WORK TO COMPLETE
Convert the items, from the start through the line containing "201 centimetres", into a two-column CSV with the headers input_text and answer_text. Give one row per item, with each value in a single quoted field and any line breaks replaced by spaces.

Items from a dataset:

================================

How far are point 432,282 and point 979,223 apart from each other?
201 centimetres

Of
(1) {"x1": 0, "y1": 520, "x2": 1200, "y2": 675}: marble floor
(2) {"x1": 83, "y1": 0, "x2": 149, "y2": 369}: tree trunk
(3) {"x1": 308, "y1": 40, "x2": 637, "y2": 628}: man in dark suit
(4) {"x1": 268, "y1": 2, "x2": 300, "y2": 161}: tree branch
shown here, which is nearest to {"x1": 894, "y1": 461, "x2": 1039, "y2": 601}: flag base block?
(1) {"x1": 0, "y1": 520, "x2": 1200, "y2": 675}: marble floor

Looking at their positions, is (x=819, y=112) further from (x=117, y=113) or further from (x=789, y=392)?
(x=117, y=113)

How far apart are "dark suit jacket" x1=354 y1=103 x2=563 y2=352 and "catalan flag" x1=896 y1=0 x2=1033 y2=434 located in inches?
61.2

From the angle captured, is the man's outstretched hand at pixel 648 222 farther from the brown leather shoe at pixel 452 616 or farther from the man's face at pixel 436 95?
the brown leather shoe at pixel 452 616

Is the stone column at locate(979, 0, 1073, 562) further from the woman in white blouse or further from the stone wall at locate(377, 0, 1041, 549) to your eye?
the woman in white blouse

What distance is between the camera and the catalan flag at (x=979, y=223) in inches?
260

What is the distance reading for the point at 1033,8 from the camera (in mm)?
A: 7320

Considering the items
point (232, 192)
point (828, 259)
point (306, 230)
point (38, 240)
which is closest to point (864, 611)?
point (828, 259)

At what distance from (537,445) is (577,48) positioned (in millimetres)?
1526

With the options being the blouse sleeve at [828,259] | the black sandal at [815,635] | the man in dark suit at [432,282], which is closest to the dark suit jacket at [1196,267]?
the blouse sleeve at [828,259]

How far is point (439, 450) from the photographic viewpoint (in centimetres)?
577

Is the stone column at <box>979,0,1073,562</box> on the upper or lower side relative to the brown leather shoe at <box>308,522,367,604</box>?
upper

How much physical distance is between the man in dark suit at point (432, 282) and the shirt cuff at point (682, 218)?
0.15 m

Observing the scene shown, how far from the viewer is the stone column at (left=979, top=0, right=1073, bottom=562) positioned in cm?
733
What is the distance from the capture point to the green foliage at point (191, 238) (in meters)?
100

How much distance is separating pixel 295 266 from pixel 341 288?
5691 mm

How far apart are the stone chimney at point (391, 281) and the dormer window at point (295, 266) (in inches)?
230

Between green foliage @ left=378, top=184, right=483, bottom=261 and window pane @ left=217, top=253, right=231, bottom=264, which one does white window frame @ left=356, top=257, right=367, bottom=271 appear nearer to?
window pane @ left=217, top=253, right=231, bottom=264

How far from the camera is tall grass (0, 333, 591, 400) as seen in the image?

================================

WRITTEN REPLY
input_text,answer_text
"How far are point 432,282 and point 979,223 apart from each other?","201 centimetres"